2. Handling Endocrine Disorders

Endocrine disorders such as hypothyroidism or hyperadrenocorticism can significantly impact a pet’s quality of life. However, early diagnosis and effective management by a veterinary internist can greatly help to manage these conditions.

3. Dealing With Organ-Specific Diseases

Diseases specific to certain organs, such as liver or kidney diseases, are also within the scope of a veterinary internist’s expertise. Through specialized diagnostic tools, they can pinpoint the root cause of the issue and formulate a targeted treatment plan.

4. Respiratory Tract Conditions

Pets can also suffer from respiratory tract problems and lung diseases. These issues are complex and often require the expertise of a veterinary internist.

5. Urinary and Reproductive Tract Diseases

Urinary and reproductive tract diseases in pets are another area where a veterinary internist’s expertise comes into play. Internists are highly skilled in diagnosing and treating disorders like bladder stones, urinary tract infections, and reproductive problems. These may involve the use of innovative treatments like cold laser therapy. This non-invasive treatment can complement other therapies to enhance recovery and manage the symptoms.
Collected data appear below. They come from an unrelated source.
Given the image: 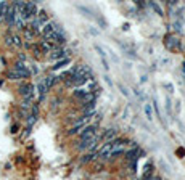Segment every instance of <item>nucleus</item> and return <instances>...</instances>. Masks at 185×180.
<instances>
[{
    "instance_id": "ddd939ff",
    "label": "nucleus",
    "mask_w": 185,
    "mask_h": 180,
    "mask_svg": "<svg viewBox=\"0 0 185 180\" xmlns=\"http://www.w3.org/2000/svg\"><path fill=\"white\" fill-rule=\"evenodd\" d=\"M151 177H153V166H151V164H146L145 174H143L142 180H151Z\"/></svg>"
},
{
    "instance_id": "0eeeda50",
    "label": "nucleus",
    "mask_w": 185,
    "mask_h": 180,
    "mask_svg": "<svg viewBox=\"0 0 185 180\" xmlns=\"http://www.w3.org/2000/svg\"><path fill=\"white\" fill-rule=\"evenodd\" d=\"M20 93L23 98H26V96H32L34 95V85L29 84V82H24V84L20 85Z\"/></svg>"
},
{
    "instance_id": "5701e85b",
    "label": "nucleus",
    "mask_w": 185,
    "mask_h": 180,
    "mask_svg": "<svg viewBox=\"0 0 185 180\" xmlns=\"http://www.w3.org/2000/svg\"><path fill=\"white\" fill-rule=\"evenodd\" d=\"M119 89H121V92H122V95H124V96H127V98L131 96V95H129V92H127V89H126L124 85H119Z\"/></svg>"
},
{
    "instance_id": "a211bd4d",
    "label": "nucleus",
    "mask_w": 185,
    "mask_h": 180,
    "mask_svg": "<svg viewBox=\"0 0 185 180\" xmlns=\"http://www.w3.org/2000/svg\"><path fill=\"white\" fill-rule=\"evenodd\" d=\"M95 156H97L95 153H90V154H87V156H84V158H81V163H82V164H87V163H90V161L94 159Z\"/></svg>"
},
{
    "instance_id": "4be33fe9",
    "label": "nucleus",
    "mask_w": 185,
    "mask_h": 180,
    "mask_svg": "<svg viewBox=\"0 0 185 180\" xmlns=\"http://www.w3.org/2000/svg\"><path fill=\"white\" fill-rule=\"evenodd\" d=\"M32 50H34V55H35V56H40V55H42V50H40L39 45H32Z\"/></svg>"
},
{
    "instance_id": "b1692460",
    "label": "nucleus",
    "mask_w": 185,
    "mask_h": 180,
    "mask_svg": "<svg viewBox=\"0 0 185 180\" xmlns=\"http://www.w3.org/2000/svg\"><path fill=\"white\" fill-rule=\"evenodd\" d=\"M166 103H168V105H166V109H168V113H171V98L166 100Z\"/></svg>"
},
{
    "instance_id": "a878e982",
    "label": "nucleus",
    "mask_w": 185,
    "mask_h": 180,
    "mask_svg": "<svg viewBox=\"0 0 185 180\" xmlns=\"http://www.w3.org/2000/svg\"><path fill=\"white\" fill-rule=\"evenodd\" d=\"M168 5H169V7H174V5H177V2H174V0H169Z\"/></svg>"
},
{
    "instance_id": "423d86ee",
    "label": "nucleus",
    "mask_w": 185,
    "mask_h": 180,
    "mask_svg": "<svg viewBox=\"0 0 185 180\" xmlns=\"http://www.w3.org/2000/svg\"><path fill=\"white\" fill-rule=\"evenodd\" d=\"M58 29H60V27L55 24V23H47V24L44 26V29H42V34H44L45 40H48L53 35V32H57Z\"/></svg>"
},
{
    "instance_id": "6e6552de",
    "label": "nucleus",
    "mask_w": 185,
    "mask_h": 180,
    "mask_svg": "<svg viewBox=\"0 0 185 180\" xmlns=\"http://www.w3.org/2000/svg\"><path fill=\"white\" fill-rule=\"evenodd\" d=\"M166 45H168V48L175 50V48L180 47V40L175 37V35H166Z\"/></svg>"
},
{
    "instance_id": "7ed1b4c3",
    "label": "nucleus",
    "mask_w": 185,
    "mask_h": 180,
    "mask_svg": "<svg viewBox=\"0 0 185 180\" xmlns=\"http://www.w3.org/2000/svg\"><path fill=\"white\" fill-rule=\"evenodd\" d=\"M97 142H100V137H98V135L92 137V138H89V140H82L81 145H79V150L84 151V150H92V148H95Z\"/></svg>"
},
{
    "instance_id": "aec40b11",
    "label": "nucleus",
    "mask_w": 185,
    "mask_h": 180,
    "mask_svg": "<svg viewBox=\"0 0 185 180\" xmlns=\"http://www.w3.org/2000/svg\"><path fill=\"white\" fill-rule=\"evenodd\" d=\"M87 93H89V92H85V90H81V89L74 92V95H76L77 98H85V96H87Z\"/></svg>"
},
{
    "instance_id": "39448f33",
    "label": "nucleus",
    "mask_w": 185,
    "mask_h": 180,
    "mask_svg": "<svg viewBox=\"0 0 185 180\" xmlns=\"http://www.w3.org/2000/svg\"><path fill=\"white\" fill-rule=\"evenodd\" d=\"M111 151H113V145H111V142H106L101 148L97 151V156L98 158H103V159H106V158H109V154H111Z\"/></svg>"
},
{
    "instance_id": "412c9836",
    "label": "nucleus",
    "mask_w": 185,
    "mask_h": 180,
    "mask_svg": "<svg viewBox=\"0 0 185 180\" xmlns=\"http://www.w3.org/2000/svg\"><path fill=\"white\" fill-rule=\"evenodd\" d=\"M95 50H97V52L100 53V56H101V58H106V53H105V50L101 48L100 45H97V44H95Z\"/></svg>"
},
{
    "instance_id": "4468645a",
    "label": "nucleus",
    "mask_w": 185,
    "mask_h": 180,
    "mask_svg": "<svg viewBox=\"0 0 185 180\" xmlns=\"http://www.w3.org/2000/svg\"><path fill=\"white\" fill-rule=\"evenodd\" d=\"M145 116H146V119L151 122V119H153V108H151V105L150 103H146L145 105Z\"/></svg>"
},
{
    "instance_id": "9d476101",
    "label": "nucleus",
    "mask_w": 185,
    "mask_h": 180,
    "mask_svg": "<svg viewBox=\"0 0 185 180\" xmlns=\"http://www.w3.org/2000/svg\"><path fill=\"white\" fill-rule=\"evenodd\" d=\"M34 20L39 23L40 27H44V26L48 23V15H47V11H37V15H35Z\"/></svg>"
},
{
    "instance_id": "f03ea898",
    "label": "nucleus",
    "mask_w": 185,
    "mask_h": 180,
    "mask_svg": "<svg viewBox=\"0 0 185 180\" xmlns=\"http://www.w3.org/2000/svg\"><path fill=\"white\" fill-rule=\"evenodd\" d=\"M5 44L8 45V47H18L20 48L21 45H23V40H21V37L18 34H7L5 35Z\"/></svg>"
},
{
    "instance_id": "dca6fc26",
    "label": "nucleus",
    "mask_w": 185,
    "mask_h": 180,
    "mask_svg": "<svg viewBox=\"0 0 185 180\" xmlns=\"http://www.w3.org/2000/svg\"><path fill=\"white\" fill-rule=\"evenodd\" d=\"M34 35H35V32L31 29V27H24V37L26 40H32L34 39Z\"/></svg>"
},
{
    "instance_id": "bb28decb",
    "label": "nucleus",
    "mask_w": 185,
    "mask_h": 180,
    "mask_svg": "<svg viewBox=\"0 0 185 180\" xmlns=\"http://www.w3.org/2000/svg\"><path fill=\"white\" fill-rule=\"evenodd\" d=\"M153 180H161V178H159V177H155V178H153Z\"/></svg>"
},
{
    "instance_id": "6ab92c4d",
    "label": "nucleus",
    "mask_w": 185,
    "mask_h": 180,
    "mask_svg": "<svg viewBox=\"0 0 185 180\" xmlns=\"http://www.w3.org/2000/svg\"><path fill=\"white\" fill-rule=\"evenodd\" d=\"M148 5H150L151 8H153V10H155L156 13H158L159 16H163V10H161V8L158 7V3H155V2H150V3H148Z\"/></svg>"
},
{
    "instance_id": "f3484780",
    "label": "nucleus",
    "mask_w": 185,
    "mask_h": 180,
    "mask_svg": "<svg viewBox=\"0 0 185 180\" xmlns=\"http://www.w3.org/2000/svg\"><path fill=\"white\" fill-rule=\"evenodd\" d=\"M8 3L7 2H0V18H3L5 16V13H7V10H8Z\"/></svg>"
},
{
    "instance_id": "f257e3e1",
    "label": "nucleus",
    "mask_w": 185,
    "mask_h": 180,
    "mask_svg": "<svg viewBox=\"0 0 185 180\" xmlns=\"http://www.w3.org/2000/svg\"><path fill=\"white\" fill-rule=\"evenodd\" d=\"M37 15V7L34 2H24V7H23V10L20 13V18L23 21H27V20H32V18H35Z\"/></svg>"
},
{
    "instance_id": "393cba45",
    "label": "nucleus",
    "mask_w": 185,
    "mask_h": 180,
    "mask_svg": "<svg viewBox=\"0 0 185 180\" xmlns=\"http://www.w3.org/2000/svg\"><path fill=\"white\" fill-rule=\"evenodd\" d=\"M105 81H106V84H109V85H113V81H111V79H109V77H108V76H105Z\"/></svg>"
},
{
    "instance_id": "2eb2a0df",
    "label": "nucleus",
    "mask_w": 185,
    "mask_h": 180,
    "mask_svg": "<svg viewBox=\"0 0 185 180\" xmlns=\"http://www.w3.org/2000/svg\"><path fill=\"white\" fill-rule=\"evenodd\" d=\"M66 64H69V58H64V59H60V61L53 66V71H58V69H61L63 66H66Z\"/></svg>"
},
{
    "instance_id": "20e7f679",
    "label": "nucleus",
    "mask_w": 185,
    "mask_h": 180,
    "mask_svg": "<svg viewBox=\"0 0 185 180\" xmlns=\"http://www.w3.org/2000/svg\"><path fill=\"white\" fill-rule=\"evenodd\" d=\"M95 132H97V126H85L84 129L81 130V142L82 140H89V138L95 137Z\"/></svg>"
},
{
    "instance_id": "9b49d317",
    "label": "nucleus",
    "mask_w": 185,
    "mask_h": 180,
    "mask_svg": "<svg viewBox=\"0 0 185 180\" xmlns=\"http://www.w3.org/2000/svg\"><path fill=\"white\" fill-rule=\"evenodd\" d=\"M138 153H140L138 146H134L132 150H129L127 153H126V158H127V161H137V159H138Z\"/></svg>"
},
{
    "instance_id": "1a4fd4ad",
    "label": "nucleus",
    "mask_w": 185,
    "mask_h": 180,
    "mask_svg": "<svg viewBox=\"0 0 185 180\" xmlns=\"http://www.w3.org/2000/svg\"><path fill=\"white\" fill-rule=\"evenodd\" d=\"M66 50H63V48H55L53 52H50V59H64L66 58Z\"/></svg>"
},
{
    "instance_id": "f8f14e48",
    "label": "nucleus",
    "mask_w": 185,
    "mask_h": 180,
    "mask_svg": "<svg viewBox=\"0 0 185 180\" xmlns=\"http://www.w3.org/2000/svg\"><path fill=\"white\" fill-rule=\"evenodd\" d=\"M116 137H118V130H114V129H109V130H106L105 135H103V138H105L106 142H113Z\"/></svg>"
}]
</instances>
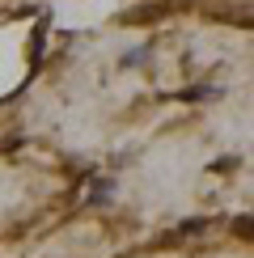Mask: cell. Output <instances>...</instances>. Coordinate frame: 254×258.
Segmentation results:
<instances>
[]
</instances>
You can visit https://www.sunnymeadvet.com/site/veterinary-services-moreno-valley/cold-laser-therapy for more information about cold laser therapy for pets.


Veterinary internists are a crucial asset in the world of pet healthcare. Their specialized training and unique skills make them the right option for complex internal diseases in pets. Using advanced diagnostic techniques, they can uncover hidden ailments and provide in-depth care for your furry friends.